5. A nutritional composition of claim 1 comprising carbohydrate prebiotics.

6. A nutritional composition of claim 1 comprising probiotics.

7. A nutritional composition of claim 1 comprising:

lipids comprising between 4 g and 5 g per 100 kcal of the composition;

medium-chain triglycerides comprising between 20 and 35% of said the lipids;

vitamins;

nucleotides comprising between 4 mg and 11 mg per 100 kcal of the composition;

a calcium/phosphorus ratio of between 1.3 and 2.0;

biotin, choline, taurine and carnitine; and

between 5 μg and 20 μg of folic acid per 100 kcal of the composition.

8. A nutritional composition of claim 1 wherein the composition is an infant formula.

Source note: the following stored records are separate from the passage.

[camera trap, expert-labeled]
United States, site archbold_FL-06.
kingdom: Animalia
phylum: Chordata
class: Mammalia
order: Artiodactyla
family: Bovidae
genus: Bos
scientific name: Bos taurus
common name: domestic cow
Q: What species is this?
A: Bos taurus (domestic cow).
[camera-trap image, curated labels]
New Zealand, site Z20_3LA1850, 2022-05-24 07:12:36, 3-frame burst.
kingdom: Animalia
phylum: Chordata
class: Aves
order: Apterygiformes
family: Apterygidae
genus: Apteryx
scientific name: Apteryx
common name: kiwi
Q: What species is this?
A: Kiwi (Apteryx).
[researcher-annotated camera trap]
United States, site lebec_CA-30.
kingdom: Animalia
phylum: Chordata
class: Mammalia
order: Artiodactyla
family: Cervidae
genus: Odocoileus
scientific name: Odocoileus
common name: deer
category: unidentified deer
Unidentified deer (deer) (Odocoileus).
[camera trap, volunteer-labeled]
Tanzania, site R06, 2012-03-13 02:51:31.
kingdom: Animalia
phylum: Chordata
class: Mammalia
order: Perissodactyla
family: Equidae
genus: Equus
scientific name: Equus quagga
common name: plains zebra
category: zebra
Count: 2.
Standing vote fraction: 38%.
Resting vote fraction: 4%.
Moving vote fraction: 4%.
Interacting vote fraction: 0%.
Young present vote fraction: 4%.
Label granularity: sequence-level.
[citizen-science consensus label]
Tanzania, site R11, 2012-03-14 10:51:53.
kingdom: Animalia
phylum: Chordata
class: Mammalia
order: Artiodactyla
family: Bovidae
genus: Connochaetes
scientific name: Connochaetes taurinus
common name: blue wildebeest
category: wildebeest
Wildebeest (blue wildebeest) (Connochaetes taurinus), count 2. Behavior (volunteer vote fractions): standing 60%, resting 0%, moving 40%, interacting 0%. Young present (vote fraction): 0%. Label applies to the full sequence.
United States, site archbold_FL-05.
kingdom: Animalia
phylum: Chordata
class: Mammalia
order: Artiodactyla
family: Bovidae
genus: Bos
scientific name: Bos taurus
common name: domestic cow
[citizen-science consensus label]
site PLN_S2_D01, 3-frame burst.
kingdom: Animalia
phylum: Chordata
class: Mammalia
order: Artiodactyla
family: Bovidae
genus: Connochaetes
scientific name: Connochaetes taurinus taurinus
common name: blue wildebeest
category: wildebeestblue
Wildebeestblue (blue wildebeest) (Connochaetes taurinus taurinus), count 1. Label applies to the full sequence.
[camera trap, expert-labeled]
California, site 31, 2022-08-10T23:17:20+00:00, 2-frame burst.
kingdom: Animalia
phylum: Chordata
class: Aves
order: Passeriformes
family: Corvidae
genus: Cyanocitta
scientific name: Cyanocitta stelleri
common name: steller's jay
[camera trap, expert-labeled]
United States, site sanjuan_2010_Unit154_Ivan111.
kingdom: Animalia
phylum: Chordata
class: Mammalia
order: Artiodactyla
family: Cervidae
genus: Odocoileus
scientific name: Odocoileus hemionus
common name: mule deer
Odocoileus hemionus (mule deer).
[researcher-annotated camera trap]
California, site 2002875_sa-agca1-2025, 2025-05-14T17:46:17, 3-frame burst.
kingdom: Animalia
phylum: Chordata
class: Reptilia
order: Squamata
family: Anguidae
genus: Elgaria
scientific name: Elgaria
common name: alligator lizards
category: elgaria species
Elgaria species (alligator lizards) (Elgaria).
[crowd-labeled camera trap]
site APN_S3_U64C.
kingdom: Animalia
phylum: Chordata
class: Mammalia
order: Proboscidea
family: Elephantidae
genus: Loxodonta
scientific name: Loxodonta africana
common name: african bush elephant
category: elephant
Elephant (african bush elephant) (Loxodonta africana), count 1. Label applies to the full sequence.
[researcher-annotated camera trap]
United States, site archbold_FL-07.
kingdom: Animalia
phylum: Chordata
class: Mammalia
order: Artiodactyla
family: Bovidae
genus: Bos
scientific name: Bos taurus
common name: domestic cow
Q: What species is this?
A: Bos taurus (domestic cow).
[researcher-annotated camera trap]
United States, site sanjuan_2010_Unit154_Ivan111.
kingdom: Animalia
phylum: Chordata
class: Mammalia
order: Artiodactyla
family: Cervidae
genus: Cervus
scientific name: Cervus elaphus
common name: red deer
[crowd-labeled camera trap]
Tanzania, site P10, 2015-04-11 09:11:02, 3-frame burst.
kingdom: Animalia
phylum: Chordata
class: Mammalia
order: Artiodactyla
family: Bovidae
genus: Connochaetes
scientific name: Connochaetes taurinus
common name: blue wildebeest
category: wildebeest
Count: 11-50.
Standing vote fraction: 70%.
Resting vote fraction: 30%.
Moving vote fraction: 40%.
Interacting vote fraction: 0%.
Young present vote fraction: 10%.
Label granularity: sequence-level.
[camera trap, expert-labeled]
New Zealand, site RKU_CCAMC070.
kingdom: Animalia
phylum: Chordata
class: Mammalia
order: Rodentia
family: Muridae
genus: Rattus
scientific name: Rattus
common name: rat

9. A nutritional composition of claim 1 wherein the palmitic acid residues make up less than 10% (w/w) of all fatty acids residues present in the triglycerides.

10. A nutritional composition of claim 1 wherein the carbohydrate comprises a carbohydrate selected from the group consisting of maltodextrine, glucose syrup and combinations thereof.

11. A nutritional composition of claim 1 wherein the composition comprises an emulsifier.

12. A nutritional composition of claim 1 wherein the composition is a nutritional enteral composition for children between 3 and 17 years.